Doctoral students had to be self-regulating if they wanted to make progress during their doctoral trajectory, as doctoral studies are a form of autonomous learning. Some feared a mental overload. Some of the factors that have a positive influence on doctoral commitment have been identified. These factors include support and encouragement especially from the thesis supervisor and their close circle27,28, self-regulation skills29, self-efficacy30, personal motivation31, as well as the important value it has for the profession. Support from other doctoral students and thesis supervisors is a protective factor against stress and burnout during doctoral studies32,33.

Strengths and limitations

The main strength of this qualitative study is that it allowed us to gather the portrayals of participants based on their own experiences during their doctoral studies34. Jodelet35 described portrayals as mental realities, interpretations or versions of reality, with different meanings depending on the individual or the social group to which the individual belongs. In this study, commitment was assessed in interviews and not by observing actions; however, the aim was to collect portrayals of commitment to doctoral studies, and the methodological approach of interviews made this possible.
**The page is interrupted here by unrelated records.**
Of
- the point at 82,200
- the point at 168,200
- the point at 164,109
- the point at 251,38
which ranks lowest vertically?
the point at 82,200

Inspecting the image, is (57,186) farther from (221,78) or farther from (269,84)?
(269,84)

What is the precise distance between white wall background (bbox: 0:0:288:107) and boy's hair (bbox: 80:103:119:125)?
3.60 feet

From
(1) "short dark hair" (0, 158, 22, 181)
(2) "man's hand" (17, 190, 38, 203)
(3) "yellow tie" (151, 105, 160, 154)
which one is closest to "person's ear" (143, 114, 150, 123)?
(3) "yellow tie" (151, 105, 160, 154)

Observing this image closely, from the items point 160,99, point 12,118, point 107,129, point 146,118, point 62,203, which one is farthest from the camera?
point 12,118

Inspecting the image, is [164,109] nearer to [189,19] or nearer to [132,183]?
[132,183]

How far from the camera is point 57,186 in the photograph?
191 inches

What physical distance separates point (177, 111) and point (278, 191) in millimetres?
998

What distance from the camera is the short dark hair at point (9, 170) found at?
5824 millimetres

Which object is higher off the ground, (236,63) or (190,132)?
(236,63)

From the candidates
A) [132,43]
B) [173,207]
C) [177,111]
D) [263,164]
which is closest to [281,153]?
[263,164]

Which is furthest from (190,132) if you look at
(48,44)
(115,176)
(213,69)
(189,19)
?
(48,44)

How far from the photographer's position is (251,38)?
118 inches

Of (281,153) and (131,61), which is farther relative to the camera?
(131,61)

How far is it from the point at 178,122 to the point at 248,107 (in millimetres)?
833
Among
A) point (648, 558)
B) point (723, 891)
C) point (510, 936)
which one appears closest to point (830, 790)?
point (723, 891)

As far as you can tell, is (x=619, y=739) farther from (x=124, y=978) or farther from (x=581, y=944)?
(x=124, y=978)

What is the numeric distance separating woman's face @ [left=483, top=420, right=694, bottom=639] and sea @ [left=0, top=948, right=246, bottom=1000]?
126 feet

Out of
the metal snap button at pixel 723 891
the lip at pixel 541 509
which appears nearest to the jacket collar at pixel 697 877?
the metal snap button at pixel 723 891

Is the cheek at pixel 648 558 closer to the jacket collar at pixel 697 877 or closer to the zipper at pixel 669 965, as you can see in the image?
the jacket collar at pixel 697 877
The universitization of midwifery teaching in France is an important motivational source underlying the commitment of midwifery teachers to their doctoral studies. However, it is also important to acknowledge the difficulties midwifery teachers encounter during their doctoral studies. These difficulties could be offset by strengthening the available resources, in particular the funding of doctoral studies, allowing midwifery doctoral students to focus their time and attention on the many aspects of their midwifery doctoral studies.